Required work
Copy the records from the line containing "Which would you pick from" through the line containing "1159 millimetres", inclusive, with "nearest" swapped for "closest" and nothing else changed.

Data excerpts
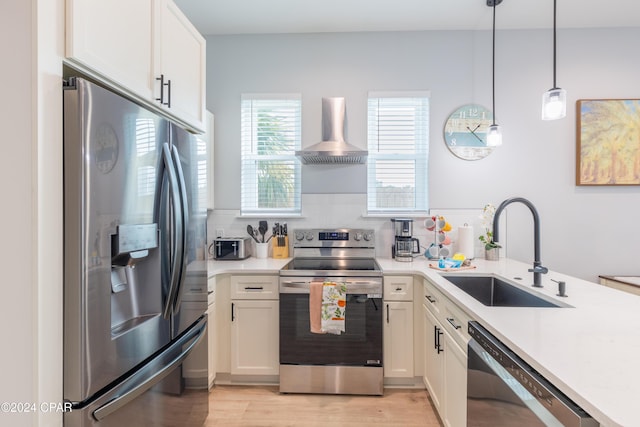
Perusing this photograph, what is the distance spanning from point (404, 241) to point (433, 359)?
97cm

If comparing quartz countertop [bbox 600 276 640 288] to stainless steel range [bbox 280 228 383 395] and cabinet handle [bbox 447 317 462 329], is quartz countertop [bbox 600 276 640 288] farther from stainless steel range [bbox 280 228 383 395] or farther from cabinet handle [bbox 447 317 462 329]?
stainless steel range [bbox 280 228 383 395]

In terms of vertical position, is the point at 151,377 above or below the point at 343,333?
above

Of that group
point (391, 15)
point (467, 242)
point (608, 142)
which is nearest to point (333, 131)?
point (391, 15)

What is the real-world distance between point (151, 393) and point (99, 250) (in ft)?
2.09

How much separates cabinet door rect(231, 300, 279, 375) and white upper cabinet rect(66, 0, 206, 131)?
51.3 inches

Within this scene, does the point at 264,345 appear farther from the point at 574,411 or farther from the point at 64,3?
the point at 64,3

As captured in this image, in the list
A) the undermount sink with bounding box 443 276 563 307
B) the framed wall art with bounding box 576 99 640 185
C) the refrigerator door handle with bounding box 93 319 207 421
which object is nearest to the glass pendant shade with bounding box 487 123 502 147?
the undermount sink with bounding box 443 276 563 307

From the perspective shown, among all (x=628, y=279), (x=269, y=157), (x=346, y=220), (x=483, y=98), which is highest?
(x=483, y=98)

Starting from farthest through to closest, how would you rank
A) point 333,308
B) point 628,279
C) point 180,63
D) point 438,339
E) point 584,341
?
point 628,279, point 333,308, point 438,339, point 180,63, point 584,341

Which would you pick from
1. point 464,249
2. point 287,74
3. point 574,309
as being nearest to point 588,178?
point 464,249

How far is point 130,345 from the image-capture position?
1.14m

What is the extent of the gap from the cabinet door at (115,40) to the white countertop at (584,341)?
1620 millimetres

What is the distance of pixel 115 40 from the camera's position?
1159 millimetres

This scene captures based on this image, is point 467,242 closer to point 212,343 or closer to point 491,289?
point 491,289
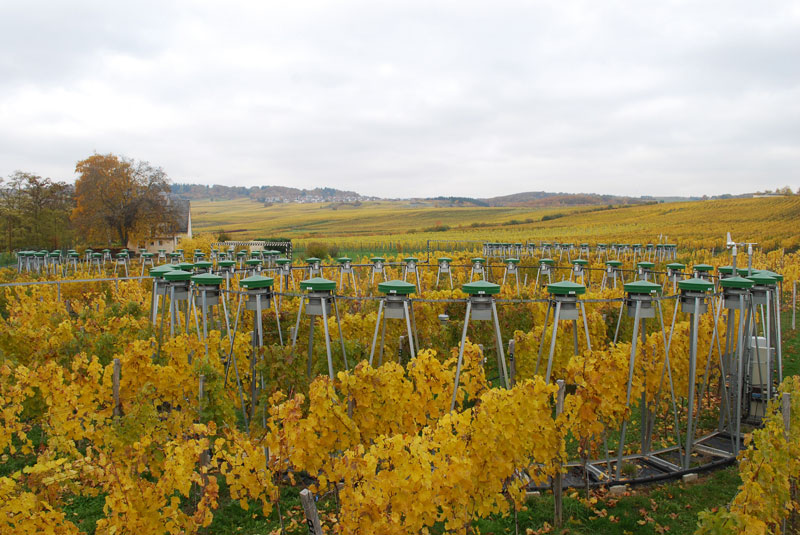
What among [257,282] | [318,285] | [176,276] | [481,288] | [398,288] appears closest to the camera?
[481,288]

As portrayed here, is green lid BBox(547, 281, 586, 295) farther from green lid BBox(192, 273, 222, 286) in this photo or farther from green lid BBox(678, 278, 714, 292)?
green lid BBox(192, 273, 222, 286)

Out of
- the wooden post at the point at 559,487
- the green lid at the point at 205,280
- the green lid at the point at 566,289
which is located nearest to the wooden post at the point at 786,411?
the wooden post at the point at 559,487

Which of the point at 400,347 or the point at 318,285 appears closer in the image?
the point at 318,285

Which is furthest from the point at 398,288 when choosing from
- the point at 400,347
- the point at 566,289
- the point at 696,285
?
the point at 696,285

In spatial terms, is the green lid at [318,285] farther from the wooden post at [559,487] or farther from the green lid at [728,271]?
the green lid at [728,271]

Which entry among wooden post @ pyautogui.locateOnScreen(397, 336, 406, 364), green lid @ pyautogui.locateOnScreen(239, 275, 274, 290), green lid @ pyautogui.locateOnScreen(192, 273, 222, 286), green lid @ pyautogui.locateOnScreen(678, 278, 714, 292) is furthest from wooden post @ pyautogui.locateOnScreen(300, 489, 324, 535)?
green lid @ pyautogui.locateOnScreen(678, 278, 714, 292)

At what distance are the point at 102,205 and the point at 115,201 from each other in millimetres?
1059

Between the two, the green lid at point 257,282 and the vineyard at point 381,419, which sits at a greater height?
the green lid at point 257,282

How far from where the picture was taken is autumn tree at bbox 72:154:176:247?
42094 millimetres

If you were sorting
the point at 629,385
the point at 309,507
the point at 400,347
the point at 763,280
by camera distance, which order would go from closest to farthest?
1. the point at 309,507
2. the point at 629,385
3. the point at 763,280
4. the point at 400,347

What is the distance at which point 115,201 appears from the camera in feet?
140

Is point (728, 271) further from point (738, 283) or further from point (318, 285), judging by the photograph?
point (318, 285)

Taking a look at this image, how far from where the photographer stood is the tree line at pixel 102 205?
41.0m

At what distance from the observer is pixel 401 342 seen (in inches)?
382
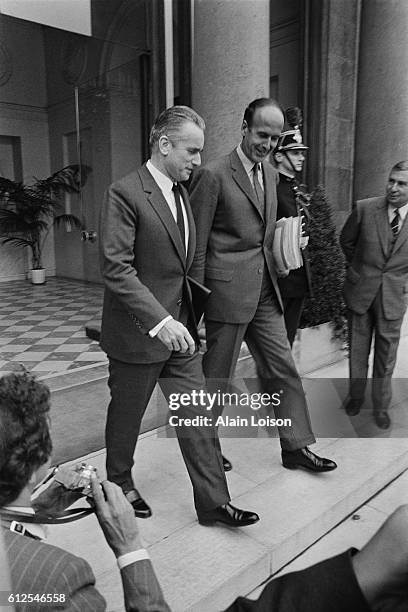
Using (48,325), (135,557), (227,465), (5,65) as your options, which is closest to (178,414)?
(227,465)

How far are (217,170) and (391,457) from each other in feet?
6.42

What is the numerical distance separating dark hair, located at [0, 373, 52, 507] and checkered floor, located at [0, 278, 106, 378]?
1922 mm

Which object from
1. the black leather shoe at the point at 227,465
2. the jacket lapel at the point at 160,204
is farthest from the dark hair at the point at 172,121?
the black leather shoe at the point at 227,465

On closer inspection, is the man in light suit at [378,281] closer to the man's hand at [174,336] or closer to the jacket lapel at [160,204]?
the jacket lapel at [160,204]

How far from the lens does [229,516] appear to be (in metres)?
2.46

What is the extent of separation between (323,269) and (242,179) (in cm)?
229

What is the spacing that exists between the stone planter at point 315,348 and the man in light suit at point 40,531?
338 centimetres

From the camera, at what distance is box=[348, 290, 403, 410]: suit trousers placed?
11.9 ft

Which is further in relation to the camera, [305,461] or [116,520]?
[305,461]

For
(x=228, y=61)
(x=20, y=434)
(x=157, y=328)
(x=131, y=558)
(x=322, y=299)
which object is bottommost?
(x=131, y=558)

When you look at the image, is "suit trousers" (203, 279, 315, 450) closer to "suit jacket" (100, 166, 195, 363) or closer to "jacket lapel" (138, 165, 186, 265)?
"suit jacket" (100, 166, 195, 363)

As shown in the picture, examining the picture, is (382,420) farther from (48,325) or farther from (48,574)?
(48,325)

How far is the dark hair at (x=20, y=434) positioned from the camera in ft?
4.27

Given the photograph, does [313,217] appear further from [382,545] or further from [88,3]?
[382,545]
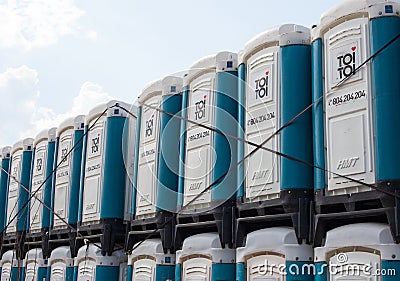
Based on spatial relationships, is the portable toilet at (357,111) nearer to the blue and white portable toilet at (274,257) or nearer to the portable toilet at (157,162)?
the blue and white portable toilet at (274,257)

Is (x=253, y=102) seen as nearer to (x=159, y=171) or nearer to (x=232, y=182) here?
(x=232, y=182)

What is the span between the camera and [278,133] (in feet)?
24.2

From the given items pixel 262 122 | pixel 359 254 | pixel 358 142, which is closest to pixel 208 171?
pixel 262 122

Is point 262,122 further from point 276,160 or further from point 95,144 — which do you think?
point 95,144

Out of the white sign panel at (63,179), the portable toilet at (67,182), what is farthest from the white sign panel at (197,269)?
the white sign panel at (63,179)

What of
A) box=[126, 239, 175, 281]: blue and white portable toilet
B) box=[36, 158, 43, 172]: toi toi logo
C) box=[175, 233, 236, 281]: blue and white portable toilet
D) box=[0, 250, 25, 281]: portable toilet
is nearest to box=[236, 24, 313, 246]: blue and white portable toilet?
box=[175, 233, 236, 281]: blue and white portable toilet

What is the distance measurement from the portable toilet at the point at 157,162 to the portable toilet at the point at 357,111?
2936 millimetres

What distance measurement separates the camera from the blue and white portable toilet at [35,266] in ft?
41.0

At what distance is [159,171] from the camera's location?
9.64m

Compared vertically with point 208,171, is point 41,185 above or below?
above

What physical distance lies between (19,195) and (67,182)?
3.04 m

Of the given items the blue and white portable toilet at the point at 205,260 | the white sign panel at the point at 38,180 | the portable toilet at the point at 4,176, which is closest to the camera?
the blue and white portable toilet at the point at 205,260

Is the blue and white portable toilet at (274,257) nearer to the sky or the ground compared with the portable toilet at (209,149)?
nearer to the ground

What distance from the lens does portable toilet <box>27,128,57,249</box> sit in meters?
13.1
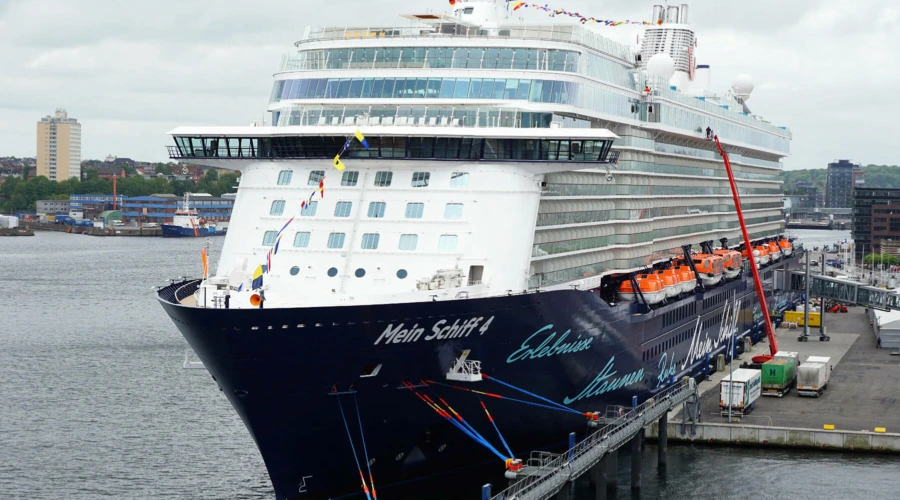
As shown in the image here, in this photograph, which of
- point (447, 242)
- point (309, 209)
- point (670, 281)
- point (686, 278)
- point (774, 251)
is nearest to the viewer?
point (447, 242)

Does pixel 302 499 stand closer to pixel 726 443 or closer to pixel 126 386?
pixel 726 443

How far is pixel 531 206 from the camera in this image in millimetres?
30484

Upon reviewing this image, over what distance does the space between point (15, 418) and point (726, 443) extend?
78.8ft

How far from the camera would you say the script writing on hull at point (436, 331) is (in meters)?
26.4

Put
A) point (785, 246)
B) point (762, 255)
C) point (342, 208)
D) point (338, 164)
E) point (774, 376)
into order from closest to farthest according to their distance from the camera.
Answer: point (338, 164) → point (342, 208) → point (774, 376) → point (762, 255) → point (785, 246)

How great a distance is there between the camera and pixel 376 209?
98.0 ft

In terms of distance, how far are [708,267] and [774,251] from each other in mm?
18417

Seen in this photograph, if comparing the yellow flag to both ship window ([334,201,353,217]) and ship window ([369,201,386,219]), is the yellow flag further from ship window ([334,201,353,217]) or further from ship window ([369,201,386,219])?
ship window ([369,201,386,219])

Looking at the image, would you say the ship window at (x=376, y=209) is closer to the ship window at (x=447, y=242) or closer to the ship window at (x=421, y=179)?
the ship window at (x=421, y=179)

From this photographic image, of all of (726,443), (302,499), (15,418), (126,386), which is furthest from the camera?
(126,386)

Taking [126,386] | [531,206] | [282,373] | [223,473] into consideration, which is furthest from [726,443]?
[126,386]

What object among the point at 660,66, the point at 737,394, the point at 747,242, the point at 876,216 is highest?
the point at 660,66

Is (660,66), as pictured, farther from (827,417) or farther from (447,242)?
(447,242)

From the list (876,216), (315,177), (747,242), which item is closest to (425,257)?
(315,177)
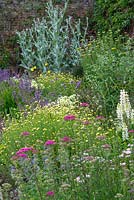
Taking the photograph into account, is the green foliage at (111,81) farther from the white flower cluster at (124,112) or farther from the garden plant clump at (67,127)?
the white flower cluster at (124,112)

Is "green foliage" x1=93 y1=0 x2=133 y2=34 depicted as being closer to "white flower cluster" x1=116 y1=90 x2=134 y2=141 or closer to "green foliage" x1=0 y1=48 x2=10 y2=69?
"green foliage" x1=0 y1=48 x2=10 y2=69

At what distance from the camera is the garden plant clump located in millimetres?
3797

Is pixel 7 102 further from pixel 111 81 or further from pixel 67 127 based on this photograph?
pixel 67 127

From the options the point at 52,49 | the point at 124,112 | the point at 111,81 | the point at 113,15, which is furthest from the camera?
the point at 113,15

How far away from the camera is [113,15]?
12523mm

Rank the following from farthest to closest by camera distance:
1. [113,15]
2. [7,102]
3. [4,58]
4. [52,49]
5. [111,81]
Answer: [4,58], [113,15], [52,49], [7,102], [111,81]

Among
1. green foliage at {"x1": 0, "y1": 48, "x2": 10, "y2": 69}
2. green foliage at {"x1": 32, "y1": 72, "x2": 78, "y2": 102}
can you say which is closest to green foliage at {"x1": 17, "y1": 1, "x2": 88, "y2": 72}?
green foliage at {"x1": 0, "y1": 48, "x2": 10, "y2": 69}

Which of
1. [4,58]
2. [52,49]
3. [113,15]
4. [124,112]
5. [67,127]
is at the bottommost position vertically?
[124,112]

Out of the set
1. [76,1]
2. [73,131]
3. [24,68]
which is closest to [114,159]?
[73,131]

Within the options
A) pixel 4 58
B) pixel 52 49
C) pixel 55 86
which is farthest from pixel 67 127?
pixel 4 58

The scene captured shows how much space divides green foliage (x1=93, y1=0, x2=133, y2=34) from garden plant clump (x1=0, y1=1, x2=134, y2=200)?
2.38 feet

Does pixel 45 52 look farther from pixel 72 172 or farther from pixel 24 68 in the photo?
pixel 72 172

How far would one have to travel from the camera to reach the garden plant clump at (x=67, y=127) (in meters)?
3.80

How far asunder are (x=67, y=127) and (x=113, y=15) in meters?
7.11
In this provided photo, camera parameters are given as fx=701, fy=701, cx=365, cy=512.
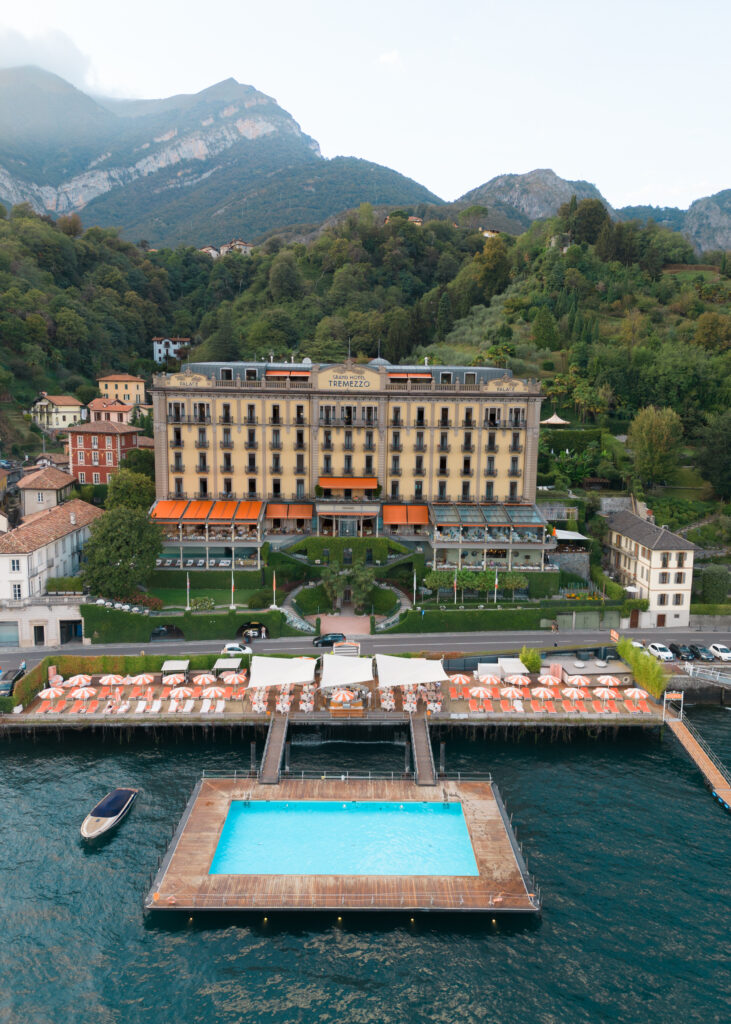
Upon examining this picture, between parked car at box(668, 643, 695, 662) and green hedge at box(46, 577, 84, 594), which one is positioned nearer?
parked car at box(668, 643, 695, 662)

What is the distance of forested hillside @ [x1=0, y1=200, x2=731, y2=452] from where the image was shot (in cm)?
11338

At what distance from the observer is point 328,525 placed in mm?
80250

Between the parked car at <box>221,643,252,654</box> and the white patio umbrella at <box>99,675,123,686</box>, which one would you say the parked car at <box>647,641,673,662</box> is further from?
the white patio umbrella at <box>99,675,123,686</box>

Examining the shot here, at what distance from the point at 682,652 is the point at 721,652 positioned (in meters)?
3.47

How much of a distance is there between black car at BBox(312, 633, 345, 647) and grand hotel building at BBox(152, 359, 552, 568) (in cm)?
1664

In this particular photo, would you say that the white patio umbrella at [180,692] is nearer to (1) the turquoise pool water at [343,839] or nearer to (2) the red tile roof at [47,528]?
(1) the turquoise pool water at [343,839]

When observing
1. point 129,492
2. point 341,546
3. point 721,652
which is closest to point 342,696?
point 341,546

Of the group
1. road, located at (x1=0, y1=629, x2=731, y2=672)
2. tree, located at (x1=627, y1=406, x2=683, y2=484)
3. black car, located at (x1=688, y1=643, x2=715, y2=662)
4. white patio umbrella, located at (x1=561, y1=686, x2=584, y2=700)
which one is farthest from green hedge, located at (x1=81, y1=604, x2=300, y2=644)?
tree, located at (x1=627, y1=406, x2=683, y2=484)

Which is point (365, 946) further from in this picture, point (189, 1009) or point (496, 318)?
point (496, 318)

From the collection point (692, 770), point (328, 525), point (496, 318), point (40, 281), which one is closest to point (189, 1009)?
point (692, 770)

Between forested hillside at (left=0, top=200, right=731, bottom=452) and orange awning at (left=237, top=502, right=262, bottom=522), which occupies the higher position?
forested hillside at (left=0, top=200, right=731, bottom=452)

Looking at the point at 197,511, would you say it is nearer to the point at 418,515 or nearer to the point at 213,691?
the point at 418,515

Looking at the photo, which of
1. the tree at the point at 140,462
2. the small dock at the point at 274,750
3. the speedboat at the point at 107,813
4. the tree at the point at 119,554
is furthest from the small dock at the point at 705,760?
the tree at the point at 140,462

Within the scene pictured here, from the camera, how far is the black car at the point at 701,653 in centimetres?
6356
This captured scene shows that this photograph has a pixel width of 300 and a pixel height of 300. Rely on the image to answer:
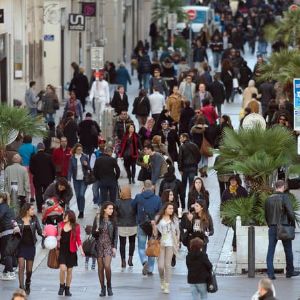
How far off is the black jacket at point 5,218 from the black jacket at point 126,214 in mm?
1896

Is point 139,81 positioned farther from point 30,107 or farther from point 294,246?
point 294,246

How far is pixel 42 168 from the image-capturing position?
31266 millimetres

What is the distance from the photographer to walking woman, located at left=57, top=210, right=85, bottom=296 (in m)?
23.6

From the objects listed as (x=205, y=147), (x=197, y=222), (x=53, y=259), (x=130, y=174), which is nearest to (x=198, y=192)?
(x=197, y=222)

Solution
Which would you pick from
1. point 464,249
2. point 287,74
3. point 574,309
as being closest to point 588,178?
point 464,249

How far is point 130,345 from the image-capture position?
1.14m

What is the extent of the gap from the cabinet door at (115,40) to the white countertop at (584,341)?
1620 millimetres

What is the distance of pixel 115 40 from the camera's position?
1159 millimetres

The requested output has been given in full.